一九八二年、 昭和五七年三月発行、
一九八一年度、昭和五六年度第六回会報にて  玉野叔弘
 (会報では会の立場として個人名は載せず無記名にしてあります)

 私の文は難解だと指摘を受け、なるべく解り易く簡単にまとめたので、ここでは少し書き添えた部分があります。

審査後記

 大会もつつがなく終わりましたが、皆さんの成績はいかがでしたでしょうか。今回は万歳をした人が一人だけ居た模様です。
 沢山の魚が集まりましたが、
 どうしてこの魚がもっと上に昇らないのかな?
 あの魚はどうして下に落ちないのかな? 等首をひねった人や、錦魚を始めたばかりの人には上位の魚に差が無くて、全部良く見えたのではないでしょうか。

#### [出題 1]
レコードの中から、「Given what is」を含む行を起点に、「4.42 meters」を含む行までを一字一句違えずに写してください。両端の行も含めます。
この本文とレコードの間には何の関係もありません。

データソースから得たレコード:
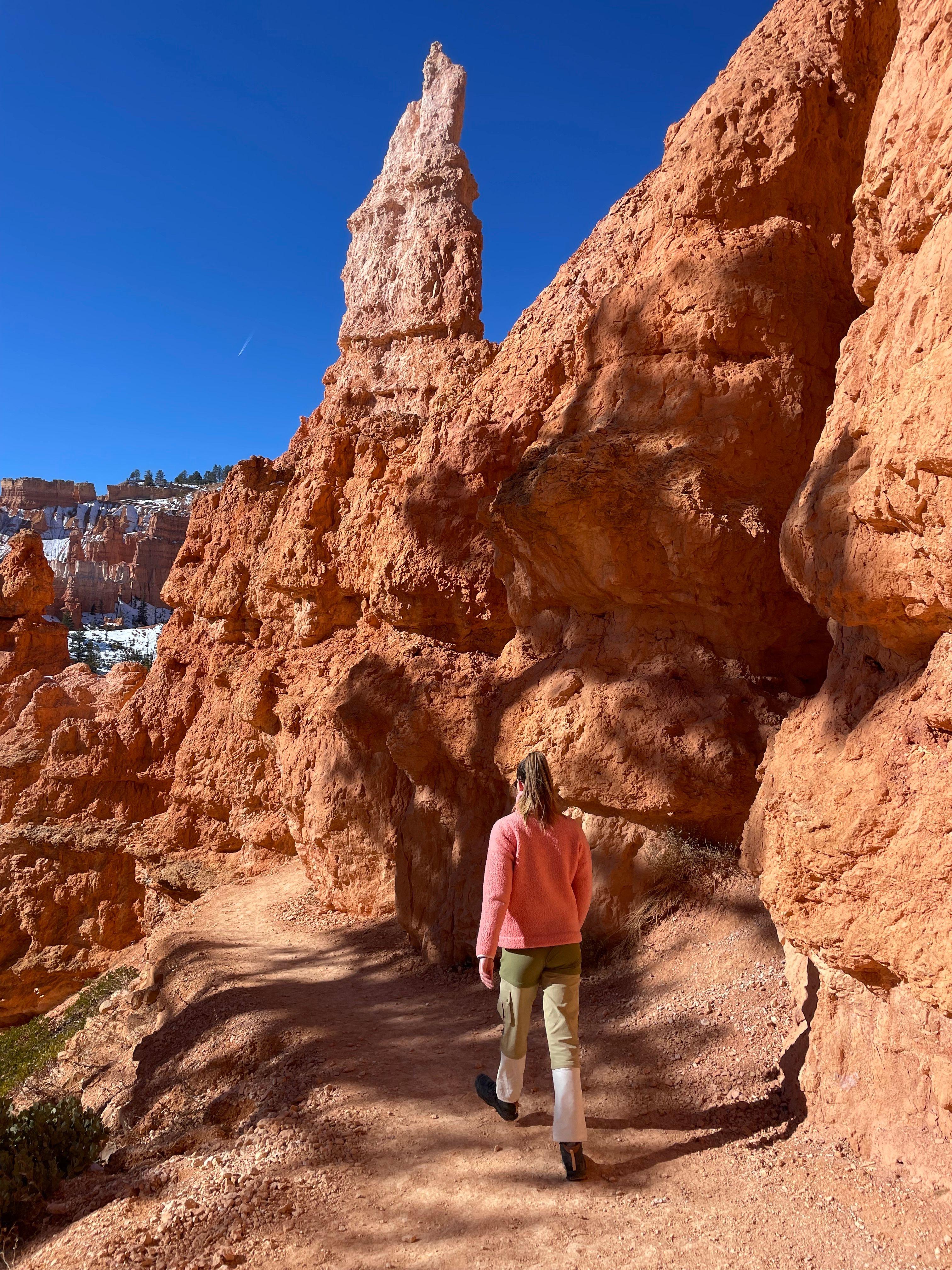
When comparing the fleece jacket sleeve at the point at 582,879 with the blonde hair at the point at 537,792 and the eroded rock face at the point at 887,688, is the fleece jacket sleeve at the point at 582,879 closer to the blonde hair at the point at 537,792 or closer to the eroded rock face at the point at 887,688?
the blonde hair at the point at 537,792

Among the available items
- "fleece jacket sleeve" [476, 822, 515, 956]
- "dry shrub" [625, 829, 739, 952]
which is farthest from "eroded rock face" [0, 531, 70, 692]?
"fleece jacket sleeve" [476, 822, 515, 956]

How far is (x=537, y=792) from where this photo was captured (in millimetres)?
3521

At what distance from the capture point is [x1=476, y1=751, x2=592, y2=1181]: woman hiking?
3.43 meters

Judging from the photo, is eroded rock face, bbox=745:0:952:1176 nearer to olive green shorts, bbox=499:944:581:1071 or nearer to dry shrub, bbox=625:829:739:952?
olive green shorts, bbox=499:944:581:1071

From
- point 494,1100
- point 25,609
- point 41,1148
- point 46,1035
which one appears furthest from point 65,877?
point 494,1100

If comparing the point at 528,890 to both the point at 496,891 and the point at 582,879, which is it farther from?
the point at 582,879

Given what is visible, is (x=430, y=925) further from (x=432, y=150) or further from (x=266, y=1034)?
(x=432, y=150)

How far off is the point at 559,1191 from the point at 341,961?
4.42 meters

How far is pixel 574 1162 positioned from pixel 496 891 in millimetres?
1035

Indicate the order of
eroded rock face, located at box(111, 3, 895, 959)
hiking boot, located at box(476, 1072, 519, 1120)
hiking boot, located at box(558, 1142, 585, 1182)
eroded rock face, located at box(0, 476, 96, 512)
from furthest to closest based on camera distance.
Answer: eroded rock face, located at box(0, 476, 96, 512), eroded rock face, located at box(111, 3, 895, 959), hiking boot, located at box(476, 1072, 519, 1120), hiking boot, located at box(558, 1142, 585, 1182)

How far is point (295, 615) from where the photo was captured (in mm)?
10727

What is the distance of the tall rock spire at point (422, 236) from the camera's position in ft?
43.9

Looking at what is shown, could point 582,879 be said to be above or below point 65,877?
above

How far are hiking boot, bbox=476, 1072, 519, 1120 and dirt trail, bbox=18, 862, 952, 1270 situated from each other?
0.07 m
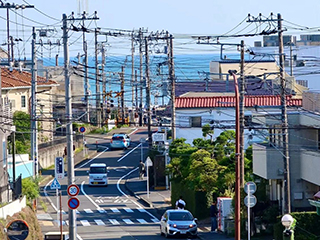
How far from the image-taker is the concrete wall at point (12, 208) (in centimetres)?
2545

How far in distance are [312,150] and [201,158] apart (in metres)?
6.41

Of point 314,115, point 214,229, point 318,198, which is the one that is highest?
point 314,115

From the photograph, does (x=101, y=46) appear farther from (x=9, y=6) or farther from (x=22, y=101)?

#### [出題 2]
審査後記の本文を、示されている最後の文の後から書き継いでください。

#### [解答 1]
Given what is visible, is (x=430, y=925) further from (x=432, y=150) or further from (x=266, y=1034)?
(x=432, y=150)

How far off is the point at 559,1191 from the point at 341,961?
4.42 meters

#### [解答 2]
 はたして、どんな魚が良いのでしょうか。
 ベテラン達の間からも「この頃、魚の型が少し変わって来たのでは」こんな声も聞こえてきましたので、今回の魚を対象にして、話を進めて行きたいと思います。
 この間、こんな声が聞こえてきました。
「魚が長くなってきたんじゃない」
「腹の出ている魚が少ないからそう見えるんですよ」
「腹がどんな風に出たらいいか解っている人、少ないんじゃない」
「みんな、尾ばっかりみているからなー」
「勿論、尾は大切だから大いに見るべきだけど」
「そう、尾はもっと前極めを強調すべきだなー」
 いろんな事がでてきました。全部良ければ理想の土佐錦なのですが、好みは時代とともに変わってしまうようです。高知の会でも世代の交代時期と思われ、出陳される魚の好みが変化しているようです。当会の傾向はまだ経験の浅さを映してか、作り易い型が多いようです。この作り易い型が理想を追う目には、物足りなく感じるのではないでしょうか。
 では、昔は。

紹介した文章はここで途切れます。